Prompt A:
In the text on cultural and personal rules, which managerial traits does the research reported in "The Challenger Sale" find to be binary?
Prompt B:
Continue the text on cultural and personal rules from where it ends.

Text excerpt:

[Start of section]

How will you maintain profit margins with rising inflation?
How will you attract employees?

Cultural rules.
The rules of nature let us learn how both cooperation can be a normal prosses as well as competition. They can both contributes to survival. However, cultural rules often muddy the water a bit with the codification of rules. This codification can come from anywhere, including Stone Age stories, half-truths, false truths, bad research, good research, and common sense.

The interesting thing about cultural rules is they can be about anything we can imagine and don’t need any real relationship to the truth. Even the most unusual myths, if believed, are lived as though they are the only real truth.

Cultural rules are a powerful incentive and include the laws and customs of the land.

What new laws will your business need to work with in 2025?

Personal rules.
Personal rules are a gestalt of our experience with a history and environment.

Our personal rules involve our coping strategies and how we manage stress, challenges, and success.

Start attending to your self-talk. What is the internal dialog you engage with in your own head?

Why is this important?

How we think and what we think, how we talk to ourselves, prompts us to take action. Often self-talk is the antecedent to behavior. I think of this self-talk as internal discriminative stimuli. Changing our self-talk is how we begin to change our behavior. It may only be necessary to change some small part of our daily behavior to begin moving toward our bigger goals.

I believe people use different internal discriminative stimuli. Probably for business the two most common are a combination of internal verbal behavior and imaging. There are also others represented by all aspects of our ability to experience.

Imaging is seeing a thing or event with one’s mind’s eye. Actually picturing it or seeing a moving image in your head. In my self-talk I sometimes call this imagineering. I am imaging while engineering a solution to a problem. Sometimes this is in product design and sometimes it’s working on a solution to a theoretical problem.

Both of these internal events are important for the entrepreneurial part of owning a business.

Yearly goals need to be a good match for personality traits.

There are some traits that make up our personal rules that are binary. We either have them or we don’t. Other traits and behaviors are on more of a spectrum.

Research reported on in the book “The Challenger Sale” found that some managerial traits like reliability and having integrity are binary. People either have them or they don’t. This was done as research for sales managers, but it also applies to others as well.

How do you judge your yearly success?

This brings up a curious difference between how people judge. Some people judge results and events as binary. Either you did it or you didn’t. Others use a spectrum, it was partially successful, but part of it did not have the desired results.

Even those who use a spectrum need a way to determine if an event was successful. This is difficult to do without taking into account the overall success over a given period of time.

[End of section]

Record extracts:
[Start of section]

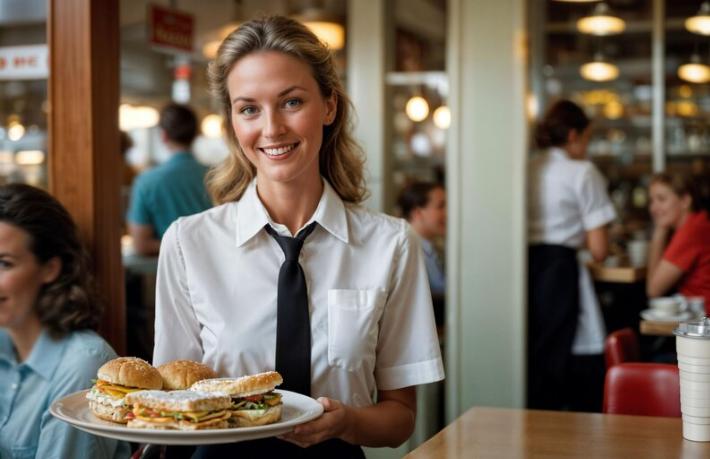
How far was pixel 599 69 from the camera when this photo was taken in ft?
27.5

[End of section]
[Start of section]

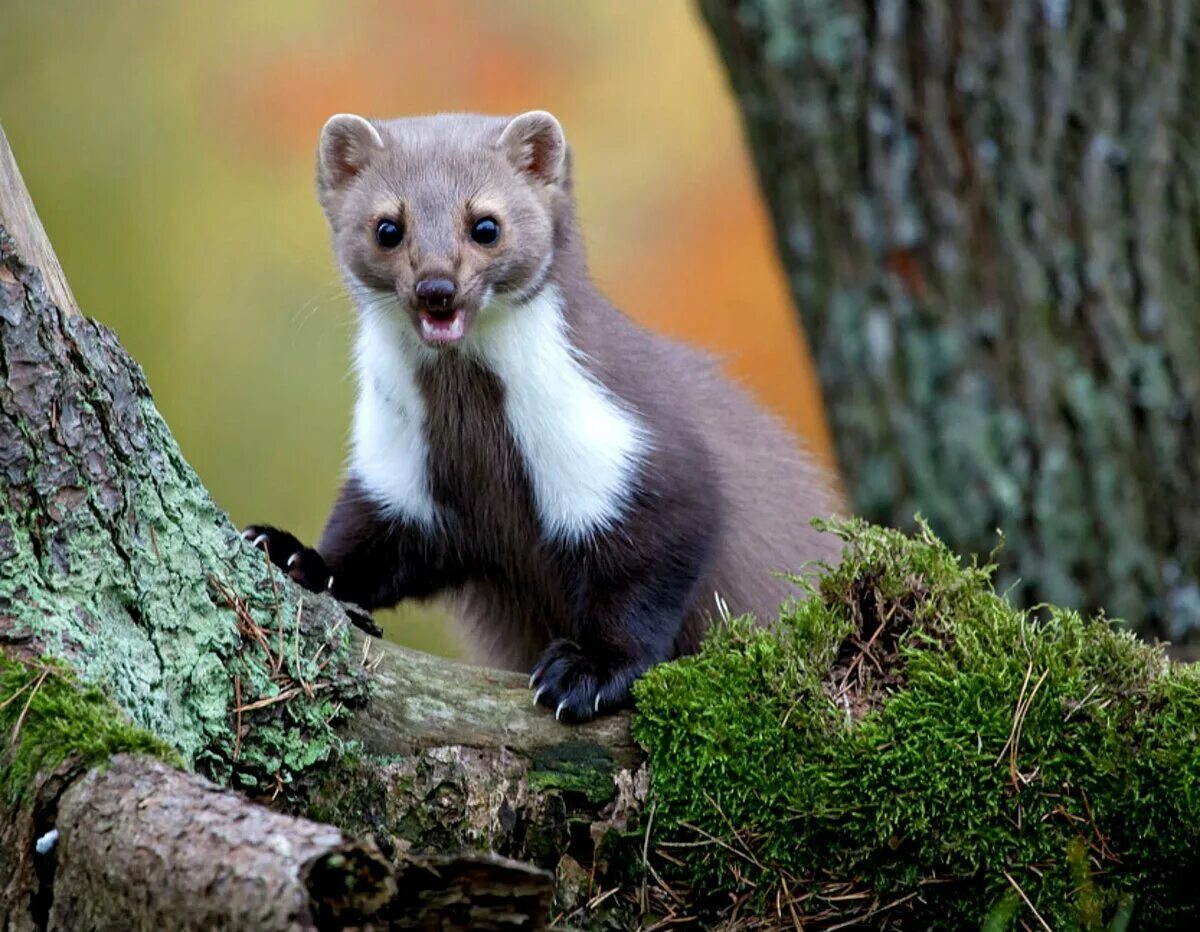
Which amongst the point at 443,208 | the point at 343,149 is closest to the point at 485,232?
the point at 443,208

[End of section]
[Start of section]

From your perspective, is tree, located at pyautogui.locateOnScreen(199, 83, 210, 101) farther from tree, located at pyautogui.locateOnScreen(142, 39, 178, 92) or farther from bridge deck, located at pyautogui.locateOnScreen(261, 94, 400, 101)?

[End of section]

Written response A:
Reliability and having integrity.

Written response B:
Even then to get an accurate answer, one needs more data than most people have. For the average small business owner it’s measured by accomplishing monthly, quarterly, and yearly goals and successes. Then at the end of the year we tally up the profits and costs and come to our conclusion. Because of variability it’s not always accurate. It is also often lacking critical information we need to improve our systems. However, it’s the main and often the only resource available to most small businesses. Larger businesses can use statistics.

Rules of progression.

This is where one step leads to the next. It is an order of events. Most goals progress from the beginning or a becoming stage, to accomplishment or the being stage.

When starting a business there is the idea, then the plan, then the beginning. This is the becoming stage. Perhaps the becoming stage is never totally over. Why you ask? Because as technology and cultures change, so too must businesses. A business is always becoming something it has not been before.

Rules of your profession

The last principle is perhaps the rules people are most familiar with. These are the rules and norms of our profession and job. These rules are what we spend a lot of time learning formally, socially, and through experimentation. Often this is what we focus most of our life on.

A lot of people self-identify with their profession. How they fit into their profession and into society is determined by all the other points of reference.

While all the other points of reference shape our professional life, our profession colors our world view. An individual’s profession becomes a filter they view the world through.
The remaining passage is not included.